Exercise instructions: Copy out the data below, swapping each instance of "red brick wall" for "stone wall" and changing nothing else.

Data in this exercise:
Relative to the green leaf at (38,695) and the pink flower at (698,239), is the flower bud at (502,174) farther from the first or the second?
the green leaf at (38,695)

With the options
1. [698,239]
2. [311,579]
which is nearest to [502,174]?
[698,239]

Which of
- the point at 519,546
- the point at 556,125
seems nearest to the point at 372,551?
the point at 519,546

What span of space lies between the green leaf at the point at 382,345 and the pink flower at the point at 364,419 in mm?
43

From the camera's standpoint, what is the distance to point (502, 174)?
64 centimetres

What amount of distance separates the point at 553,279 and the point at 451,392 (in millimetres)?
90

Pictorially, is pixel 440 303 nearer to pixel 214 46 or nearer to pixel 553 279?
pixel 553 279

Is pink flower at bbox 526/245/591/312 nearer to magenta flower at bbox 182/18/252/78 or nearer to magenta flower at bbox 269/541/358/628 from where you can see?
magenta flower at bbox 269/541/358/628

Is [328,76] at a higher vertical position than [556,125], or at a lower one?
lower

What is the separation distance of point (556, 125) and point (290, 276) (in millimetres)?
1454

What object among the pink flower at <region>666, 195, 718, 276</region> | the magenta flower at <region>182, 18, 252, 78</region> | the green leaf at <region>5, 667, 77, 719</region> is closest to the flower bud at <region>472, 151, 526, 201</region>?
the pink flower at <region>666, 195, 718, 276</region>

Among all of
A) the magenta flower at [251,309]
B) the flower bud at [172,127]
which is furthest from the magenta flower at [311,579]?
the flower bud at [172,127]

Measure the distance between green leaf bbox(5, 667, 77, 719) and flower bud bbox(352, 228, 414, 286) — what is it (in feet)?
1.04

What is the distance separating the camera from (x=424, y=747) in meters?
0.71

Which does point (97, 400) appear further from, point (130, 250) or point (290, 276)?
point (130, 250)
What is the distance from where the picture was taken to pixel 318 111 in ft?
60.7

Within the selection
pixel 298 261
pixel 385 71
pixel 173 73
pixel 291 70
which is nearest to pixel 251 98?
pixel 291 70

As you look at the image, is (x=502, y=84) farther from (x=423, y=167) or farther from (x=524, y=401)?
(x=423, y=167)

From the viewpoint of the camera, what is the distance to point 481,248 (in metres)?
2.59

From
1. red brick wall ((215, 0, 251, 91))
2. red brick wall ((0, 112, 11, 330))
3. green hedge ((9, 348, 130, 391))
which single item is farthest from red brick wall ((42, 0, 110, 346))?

The completed task:
Relative to the green leaf at (38,695) and the pink flower at (698,239), is the flower bud at (502,174) farther from the first or the second?
the green leaf at (38,695)

With the options
1. [698,239]
2. [311,579]
which is nearest to [502,174]?
[698,239]

Which of
- the point at 519,546
- the point at 556,125
seems nearest to the point at 372,551?
the point at 519,546

What span of space lies between the green leaf at the point at 382,345 and the pink flower at the point at 364,419 in mm?
43

From the camera's standpoint, what is the distance to point (502, 174)?
64 centimetres

What amount of distance separates the point at 553,279 and the point at 451,392 (in millimetres)?
90

Pictorially, is pixel 440 303 nearer to pixel 214 46 or nearer to pixel 553 279?
pixel 553 279

Is pink flower at bbox 526/245/591/312 nearer to magenta flower at bbox 182/18/252/78 or nearer to magenta flower at bbox 269/541/358/628 from where you can see?
magenta flower at bbox 269/541/358/628

Is [328,76] at a higher vertical position than [556,125], or at a lower one?
lower

What is the separation distance of point (556, 125) and point (290, 276) (in millimetres)?
1454

What object among the pink flower at <region>666, 195, 718, 276</region> | the magenta flower at <region>182, 18, 252, 78</region> | the green leaf at <region>5, 667, 77, 719</region> is closest to the flower bud at <region>472, 151, 526, 201</region>?
the pink flower at <region>666, 195, 718, 276</region>

Among all of
A) the magenta flower at [251,309]
B) the flower bud at [172,127]
which is furthest from the magenta flower at [311,579]?
the flower bud at [172,127]

Measure the distance between green leaf bbox(5, 667, 77, 719) and flower bud bbox(352, 228, 414, 286) — what is it (in feet)?
1.04

What is the distance separating the camera from (x=424, y=747) in meters?
0.71

Which does point (97, 400) appear further from, point (130, 250) or point (290, 276)?
point (130, 250)
What is the distance from where the picture was taken to pixel 318 111 in ft?
60.7

Within the selection
pixel 298 261
pixel 385 71
pixel 173 73
pixel 291 70
which is nearest to pixel 251 98?
pixel 291 70

As you look at the image, is (x=502, y=84) farther from (x=423, y=167) or farther from (x=524, y=401)?
(x=423, y=167)

From the viewpoint of the camera, what is the distance to point 481,248 (in metres)?
2.59

From
1. stone wall ((215, 0, 251, 91))
2. stone wall ((0, 112, 11, 330))
3. green hedge ((9, 348, 130, 391))
which single item is farthest from stone wall ((42, 0, 110, 346))?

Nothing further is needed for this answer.